* **PROBLEM STATEMENT**
Report every line in the lines below that contains the word "inches", copying each one in full. Case counts.

* **SUPPLIED DATA**
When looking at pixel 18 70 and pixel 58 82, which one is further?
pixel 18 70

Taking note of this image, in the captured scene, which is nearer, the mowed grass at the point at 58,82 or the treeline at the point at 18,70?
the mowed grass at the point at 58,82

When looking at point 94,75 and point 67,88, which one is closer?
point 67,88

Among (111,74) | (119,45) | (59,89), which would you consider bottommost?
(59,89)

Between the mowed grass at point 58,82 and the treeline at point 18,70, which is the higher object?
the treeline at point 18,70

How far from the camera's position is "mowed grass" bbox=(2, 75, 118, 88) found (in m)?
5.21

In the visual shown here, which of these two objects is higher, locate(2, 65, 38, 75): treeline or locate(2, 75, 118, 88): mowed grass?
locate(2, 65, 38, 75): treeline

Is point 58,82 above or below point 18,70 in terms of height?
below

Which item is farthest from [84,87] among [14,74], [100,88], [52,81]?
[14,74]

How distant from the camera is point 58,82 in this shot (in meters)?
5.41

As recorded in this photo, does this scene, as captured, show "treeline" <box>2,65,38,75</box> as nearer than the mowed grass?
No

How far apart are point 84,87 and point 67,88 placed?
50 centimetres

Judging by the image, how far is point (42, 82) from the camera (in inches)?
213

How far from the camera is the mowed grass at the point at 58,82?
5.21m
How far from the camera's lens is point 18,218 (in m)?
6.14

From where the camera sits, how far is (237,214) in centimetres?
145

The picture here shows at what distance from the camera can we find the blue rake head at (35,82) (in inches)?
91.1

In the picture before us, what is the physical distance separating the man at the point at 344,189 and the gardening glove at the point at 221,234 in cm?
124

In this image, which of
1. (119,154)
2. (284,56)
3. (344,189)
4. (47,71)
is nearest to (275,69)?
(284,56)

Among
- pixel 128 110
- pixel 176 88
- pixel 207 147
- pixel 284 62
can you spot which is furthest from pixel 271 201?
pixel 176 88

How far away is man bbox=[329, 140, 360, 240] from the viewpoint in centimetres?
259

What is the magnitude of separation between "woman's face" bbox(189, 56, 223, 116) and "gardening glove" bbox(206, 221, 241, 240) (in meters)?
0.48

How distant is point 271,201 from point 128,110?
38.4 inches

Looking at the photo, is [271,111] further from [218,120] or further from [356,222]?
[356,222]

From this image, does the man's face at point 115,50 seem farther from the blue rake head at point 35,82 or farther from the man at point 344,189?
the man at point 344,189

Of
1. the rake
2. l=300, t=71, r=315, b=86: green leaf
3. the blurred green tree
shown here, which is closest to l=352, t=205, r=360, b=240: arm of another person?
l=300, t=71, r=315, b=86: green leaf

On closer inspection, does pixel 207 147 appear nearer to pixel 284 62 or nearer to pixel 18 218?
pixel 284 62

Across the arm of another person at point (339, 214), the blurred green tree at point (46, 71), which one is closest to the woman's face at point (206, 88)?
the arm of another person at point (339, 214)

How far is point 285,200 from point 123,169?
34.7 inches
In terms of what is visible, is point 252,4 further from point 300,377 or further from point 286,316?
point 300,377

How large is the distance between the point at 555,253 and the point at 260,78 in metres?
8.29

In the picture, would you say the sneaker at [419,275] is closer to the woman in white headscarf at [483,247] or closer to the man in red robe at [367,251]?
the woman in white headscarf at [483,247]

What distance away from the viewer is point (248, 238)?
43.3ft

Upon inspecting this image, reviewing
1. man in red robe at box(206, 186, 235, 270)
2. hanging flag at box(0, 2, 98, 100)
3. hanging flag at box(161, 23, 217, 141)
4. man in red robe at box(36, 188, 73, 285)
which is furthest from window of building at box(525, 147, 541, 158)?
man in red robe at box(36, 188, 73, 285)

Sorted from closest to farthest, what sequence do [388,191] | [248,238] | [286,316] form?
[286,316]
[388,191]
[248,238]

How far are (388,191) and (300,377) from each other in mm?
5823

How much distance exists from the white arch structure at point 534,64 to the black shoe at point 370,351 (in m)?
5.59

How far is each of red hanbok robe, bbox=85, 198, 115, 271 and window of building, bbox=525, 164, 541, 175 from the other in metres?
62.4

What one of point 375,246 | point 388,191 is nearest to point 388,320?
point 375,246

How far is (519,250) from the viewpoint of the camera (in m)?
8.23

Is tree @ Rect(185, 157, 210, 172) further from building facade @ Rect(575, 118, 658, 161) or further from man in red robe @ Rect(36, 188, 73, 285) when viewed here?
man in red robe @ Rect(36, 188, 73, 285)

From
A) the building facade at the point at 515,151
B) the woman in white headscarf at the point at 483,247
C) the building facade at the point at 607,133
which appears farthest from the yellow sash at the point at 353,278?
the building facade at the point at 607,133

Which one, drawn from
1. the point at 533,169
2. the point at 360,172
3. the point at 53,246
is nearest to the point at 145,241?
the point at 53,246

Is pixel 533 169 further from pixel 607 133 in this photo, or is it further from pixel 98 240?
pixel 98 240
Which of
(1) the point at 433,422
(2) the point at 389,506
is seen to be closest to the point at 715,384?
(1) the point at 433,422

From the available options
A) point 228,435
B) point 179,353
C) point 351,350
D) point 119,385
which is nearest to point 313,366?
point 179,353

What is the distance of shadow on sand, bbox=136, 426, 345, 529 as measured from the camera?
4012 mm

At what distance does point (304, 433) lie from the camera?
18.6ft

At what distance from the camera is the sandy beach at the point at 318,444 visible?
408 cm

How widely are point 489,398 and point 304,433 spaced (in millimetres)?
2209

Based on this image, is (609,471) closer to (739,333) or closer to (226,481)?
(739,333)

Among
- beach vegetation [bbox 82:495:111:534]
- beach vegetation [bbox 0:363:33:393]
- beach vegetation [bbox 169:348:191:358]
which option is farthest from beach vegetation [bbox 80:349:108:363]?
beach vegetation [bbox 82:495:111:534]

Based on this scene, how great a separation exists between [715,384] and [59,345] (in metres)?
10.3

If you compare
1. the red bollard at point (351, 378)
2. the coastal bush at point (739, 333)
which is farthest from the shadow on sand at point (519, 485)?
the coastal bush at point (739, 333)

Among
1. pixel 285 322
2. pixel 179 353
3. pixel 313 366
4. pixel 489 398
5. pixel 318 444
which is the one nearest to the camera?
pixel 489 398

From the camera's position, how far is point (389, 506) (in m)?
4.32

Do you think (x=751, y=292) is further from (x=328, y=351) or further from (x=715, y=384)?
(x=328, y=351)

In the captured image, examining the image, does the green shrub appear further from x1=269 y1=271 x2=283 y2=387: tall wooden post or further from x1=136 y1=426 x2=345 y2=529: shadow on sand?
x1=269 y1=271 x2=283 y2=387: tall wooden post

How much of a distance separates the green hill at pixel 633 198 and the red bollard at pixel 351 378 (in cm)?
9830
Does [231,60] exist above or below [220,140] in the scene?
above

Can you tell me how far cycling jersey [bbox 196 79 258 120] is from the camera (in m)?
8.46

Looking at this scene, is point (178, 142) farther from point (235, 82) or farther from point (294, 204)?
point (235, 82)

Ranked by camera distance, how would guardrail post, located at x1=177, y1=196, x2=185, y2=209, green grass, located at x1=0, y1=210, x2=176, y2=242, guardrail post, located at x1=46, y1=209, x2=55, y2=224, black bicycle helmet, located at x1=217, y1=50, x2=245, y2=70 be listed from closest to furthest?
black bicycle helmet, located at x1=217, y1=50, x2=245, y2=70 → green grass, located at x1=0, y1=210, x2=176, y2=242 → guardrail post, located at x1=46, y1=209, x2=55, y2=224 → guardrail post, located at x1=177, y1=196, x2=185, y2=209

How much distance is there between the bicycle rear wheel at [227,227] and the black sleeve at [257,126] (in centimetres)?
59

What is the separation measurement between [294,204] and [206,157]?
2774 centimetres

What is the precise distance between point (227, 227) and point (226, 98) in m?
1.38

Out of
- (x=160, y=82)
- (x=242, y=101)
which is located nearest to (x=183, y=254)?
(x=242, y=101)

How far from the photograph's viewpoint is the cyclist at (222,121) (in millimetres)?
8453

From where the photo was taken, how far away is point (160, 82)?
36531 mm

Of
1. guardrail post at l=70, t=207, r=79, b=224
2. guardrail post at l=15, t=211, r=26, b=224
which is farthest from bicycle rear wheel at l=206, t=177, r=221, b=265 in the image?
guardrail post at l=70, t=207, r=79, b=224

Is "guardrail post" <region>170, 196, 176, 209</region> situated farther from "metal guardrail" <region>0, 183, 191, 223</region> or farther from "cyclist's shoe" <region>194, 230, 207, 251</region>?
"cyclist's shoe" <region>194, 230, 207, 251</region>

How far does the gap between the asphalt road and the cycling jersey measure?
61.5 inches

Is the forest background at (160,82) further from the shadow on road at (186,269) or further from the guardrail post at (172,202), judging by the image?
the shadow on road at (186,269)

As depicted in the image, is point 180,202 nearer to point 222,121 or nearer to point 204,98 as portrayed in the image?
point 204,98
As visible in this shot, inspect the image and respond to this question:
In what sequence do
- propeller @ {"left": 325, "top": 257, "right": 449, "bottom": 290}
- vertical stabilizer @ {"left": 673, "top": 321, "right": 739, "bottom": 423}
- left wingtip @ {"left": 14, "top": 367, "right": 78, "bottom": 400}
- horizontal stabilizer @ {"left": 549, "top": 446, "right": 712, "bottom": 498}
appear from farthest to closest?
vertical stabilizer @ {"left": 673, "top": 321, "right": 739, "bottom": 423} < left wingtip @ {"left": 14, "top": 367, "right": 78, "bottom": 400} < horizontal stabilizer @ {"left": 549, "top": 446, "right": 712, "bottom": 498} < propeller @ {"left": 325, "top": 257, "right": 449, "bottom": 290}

* **SOLUTION FOR THIS TASK**
Judging by the image, how far is point (42, 82) from the camera (in inches)?
The picture here shows at what distance from the camera can we find the blue rake head at (35,82) (in inches)?
38.4 inches
34.7 inches
61.5 inches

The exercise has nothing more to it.